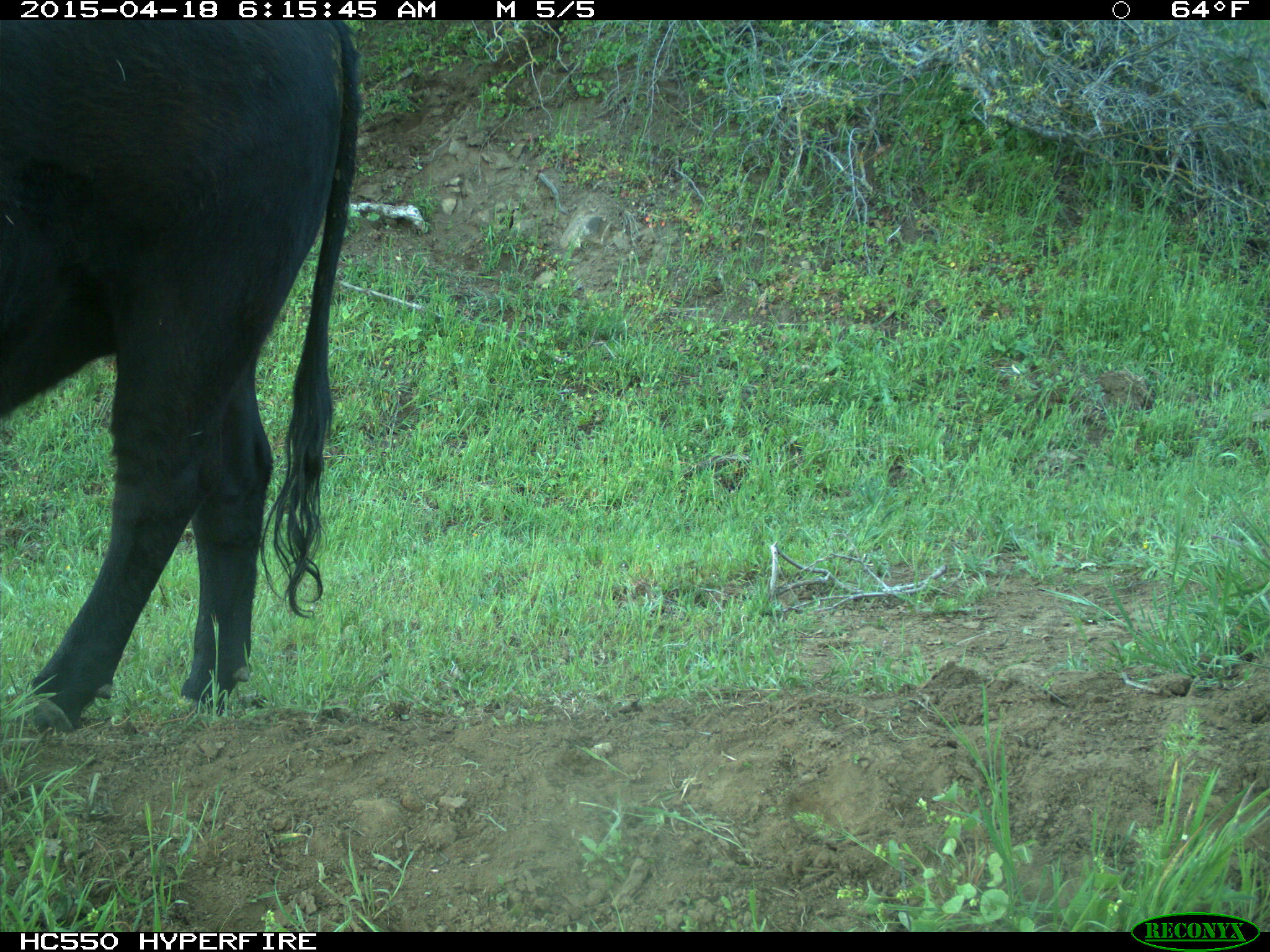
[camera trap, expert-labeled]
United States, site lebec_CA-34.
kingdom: Animalia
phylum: Chordata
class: Mammalia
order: Artiodactyla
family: Bovidae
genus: Bos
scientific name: Bos taurus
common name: domestic cow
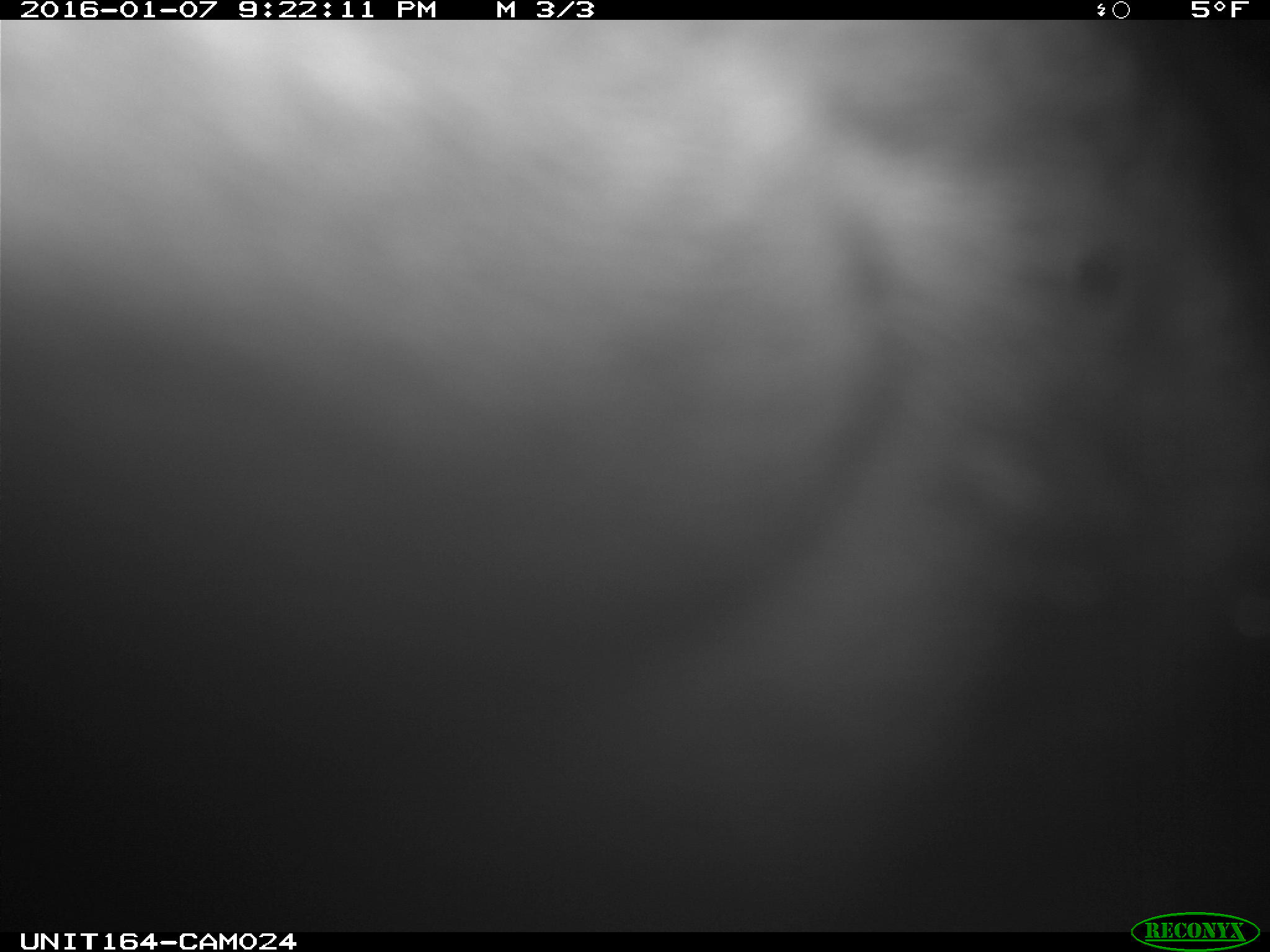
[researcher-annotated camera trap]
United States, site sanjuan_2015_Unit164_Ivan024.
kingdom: Animalia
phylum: Chordata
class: Mammalia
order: Artiodactyla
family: Cervidae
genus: Alces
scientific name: Alces alces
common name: moose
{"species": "Alces alces (moose)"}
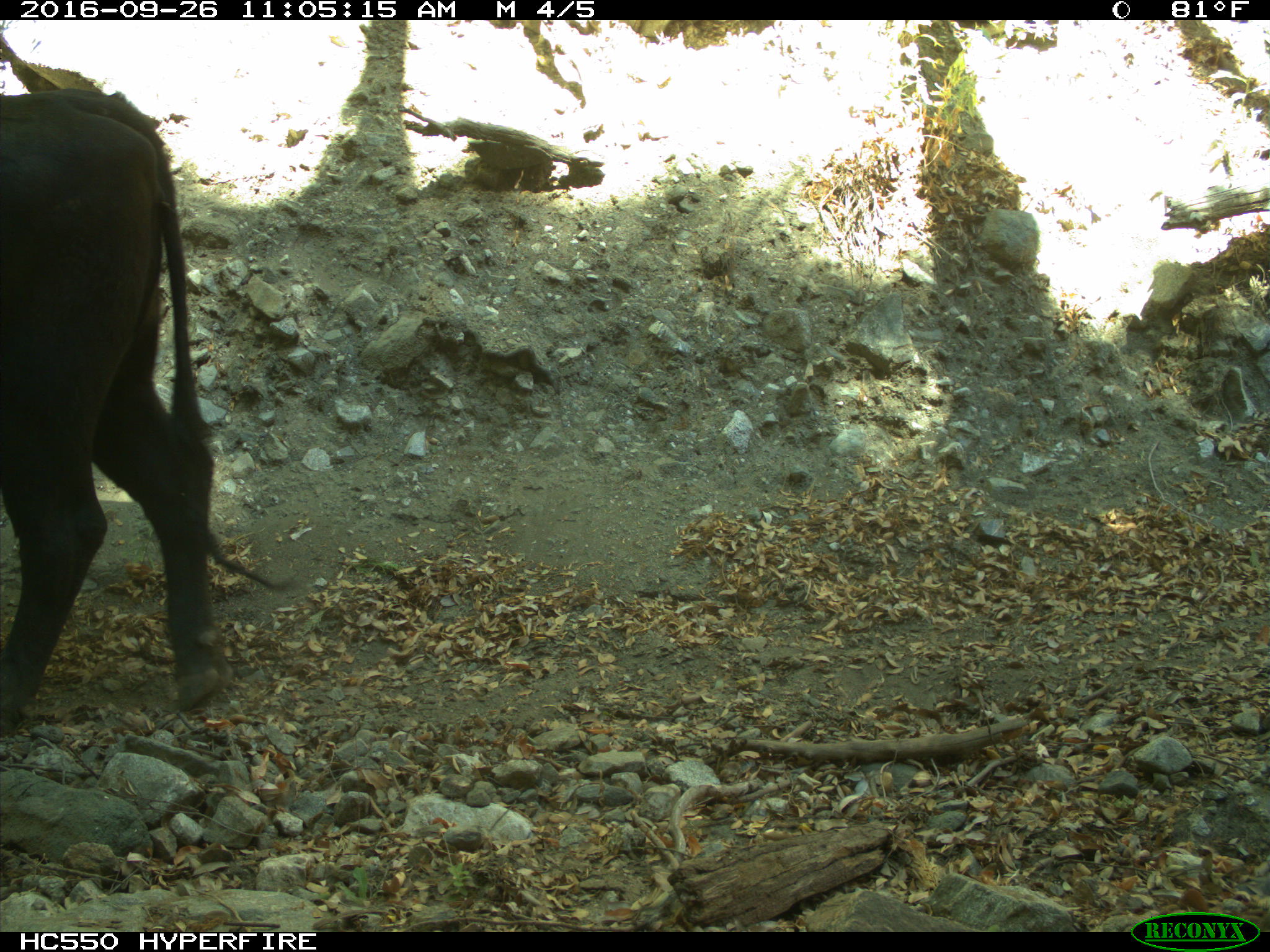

# Brief
This exercise requires the number of lines in the entries holding the word "name", written alone.

# Written solution
4